AUFGABE A | Kannst du den Absatz im Text zur Agrarpolitik, der mit „Kilian Baumann (Grüne/BE)“ beginnt, als knappe Stichpunktliste wiedergeben?

VORLIEGENDER TEXT |
□ □ □ □

Kritik an angeblicher Blockade-Politik
Für Marcel Liner, Verantwortlicher für Agrarpolitik bei Pro Natura, ist die Agrarlobby eindeutig "in der Defensive". "Vor 15 Jahren haben wir gegen den SBV und den Bundesrat gekämpft. Seit sechs bis bis sieben Jahren hat sich das Kräfteverhältnis geändert: Wir kämpfen gegen die systematische Blockade des SBV gegenüber den Vorschlägen des Bundesrates", erklärt er.
"Der SBV, dessen Vorstand stark von der SVP dominiert wird, verteidigt den Agrar- und Lebensmittelsektor, der auf einer intensiven Landwirtschaft beruht. Ich nehme an, dass ihr Präsident Markus Ritter unter starkem Druck aus diesem Milieu steht", obwohl er selbst ein Biobauer sei, fährt Liner fort. Der Austausch mit dem SBV sei viel angespannter geworden.
Kilian Baumann (Grüne/BE), Präsident der Kleinbauernvereinigung, fühlt sich vom SBV überhaupt nicht unterstützt. "Ich vertrete eine Minderheit von Landwirten, die eine Krise des Klimas und der Biodiversität erkannt haben", sagt er.
Seiner Meinung nach ist auch der bevorstehende Generationenwechsel ein vernachlässigtes Problem. "Im Parlament kümmert sich kaum jemand um das Sterben der kleinen Betriebe", bedauert der Berner. In den nächsten 15 Jahren wird die Hälfte der Betriebsleiter in den Ruhestand gehen.
Es bleibt nun abzuwarten, ob es dem SBV gelingt, Nachwuchs zu finden, der den Dialog zwischen diesen beiden Flügeln wiederherstellen kann. Mehrere Schwergewichte wie Jacques Bourgeois (FDP/FR), Jean-Pierre Grin (SVP/VD) oder Andreas Aebi (SVP/BE) stehen vor dem Absprung.

□ □ □ □

VORLIEGENDE EINTRÄGE |
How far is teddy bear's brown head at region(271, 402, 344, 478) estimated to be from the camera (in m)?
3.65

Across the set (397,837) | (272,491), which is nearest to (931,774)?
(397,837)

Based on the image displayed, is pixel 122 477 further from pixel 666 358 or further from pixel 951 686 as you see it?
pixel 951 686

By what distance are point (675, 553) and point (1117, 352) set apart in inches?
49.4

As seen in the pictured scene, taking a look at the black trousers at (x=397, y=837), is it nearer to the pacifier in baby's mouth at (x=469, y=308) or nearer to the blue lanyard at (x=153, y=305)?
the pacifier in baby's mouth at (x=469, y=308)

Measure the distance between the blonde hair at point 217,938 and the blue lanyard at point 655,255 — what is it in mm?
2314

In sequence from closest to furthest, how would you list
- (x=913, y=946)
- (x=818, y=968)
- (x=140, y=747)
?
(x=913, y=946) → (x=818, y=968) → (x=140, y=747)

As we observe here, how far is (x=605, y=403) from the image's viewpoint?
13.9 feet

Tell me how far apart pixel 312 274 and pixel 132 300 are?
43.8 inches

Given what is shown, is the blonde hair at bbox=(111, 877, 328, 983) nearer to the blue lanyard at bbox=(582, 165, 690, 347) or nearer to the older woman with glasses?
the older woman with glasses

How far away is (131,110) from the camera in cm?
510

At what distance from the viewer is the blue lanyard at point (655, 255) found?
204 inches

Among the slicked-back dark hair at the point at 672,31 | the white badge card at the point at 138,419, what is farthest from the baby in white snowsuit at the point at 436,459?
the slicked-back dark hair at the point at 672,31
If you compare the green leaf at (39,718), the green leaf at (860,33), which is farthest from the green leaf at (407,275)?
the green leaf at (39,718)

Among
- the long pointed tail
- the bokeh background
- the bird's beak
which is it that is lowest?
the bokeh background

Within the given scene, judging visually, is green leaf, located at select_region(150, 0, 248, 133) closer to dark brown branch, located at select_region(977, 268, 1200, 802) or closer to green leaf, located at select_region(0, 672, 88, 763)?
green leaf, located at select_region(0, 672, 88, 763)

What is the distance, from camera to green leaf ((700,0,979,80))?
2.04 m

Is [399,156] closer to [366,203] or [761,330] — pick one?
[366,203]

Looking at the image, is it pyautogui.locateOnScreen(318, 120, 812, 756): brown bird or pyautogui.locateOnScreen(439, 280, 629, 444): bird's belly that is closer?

□ □ □ □

AUFGABE B | Welche Zeilen der Einträge enthalten das Wort „camera“? Finde sie und gib jede davon vollständig wieder.

ERGEBNIS A |
- Kilian Baumann (Grüne/BE) ist Präsident der Kleinbauernvereinigung.
- Er fühlt sich vom SBV überhaupt nicht unterstützt.
- Nach eigener Aussage vertritt er eine Minderheit von Landwirten, die eine Krise des Klimas und der Biodiversität erkannt haben.

ERGEBNIS B |
How far is teddy bear's brown head at region(271, 402, 344, 478) estimated to be from the camera (in m)?
How far away is (131,110) from the camera in cm?
What is the distance, from camera to green leaf ((700,0,979,80))?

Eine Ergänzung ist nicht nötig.